The image on the streetscreen flickered and changed; now it was an aerial view of

the street, then shots of the alleyway, then a confused tumble of motion. Koyne

suddenly understood the display was showing a replay of the visual feed from the

eagle’s auto-senses.

Some of the refugee stragglers saw the same thing and stopped to watch the loop

of footage. Koyne tossed the dead bird aside and stepped out into the street.

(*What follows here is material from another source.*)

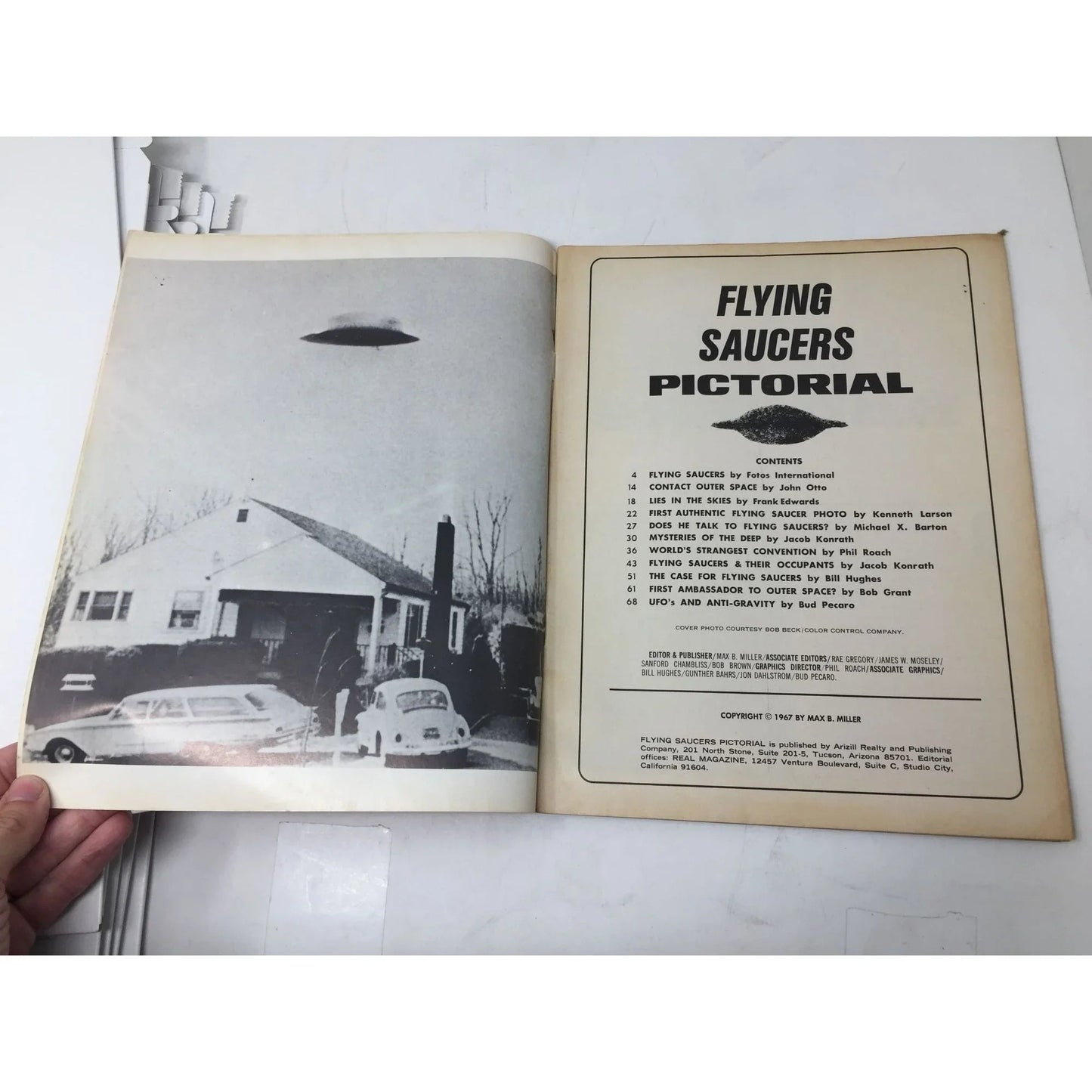 Vintage 1967 FLYING SAUCERS PICTORIAL Magazine - A+ Stuff - Magazines - A+ Stuff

Immediately, all the imagers along the bottom of the streetscreen whirred, moving to

capture a look at the Callidus.

For a moment nothing happened; if Koyne was right, if it was Tariel watching

through those lenses, the Vanus would be confused. Koyne’s face was different from

the last one the infocyte had seen. But then the Garantine shuffled out into the open

and all doubt was removed.

The refugees saw the hulking rage-killer and backed away in fear, as if suddenly

becoming aware of a wild animal in their midst. In that, Koyne reflected, they were

almost correct. The Garantine leered at them, showing his teeth.

A hooter sounded from the monorail halt, and in juddering fits and starts, the

heavy metal gate closing off the station from the street began to draw open on

automated mechanisms. The screen above flickered again, and this time the text

displayed there announced that the rail system was now in operation.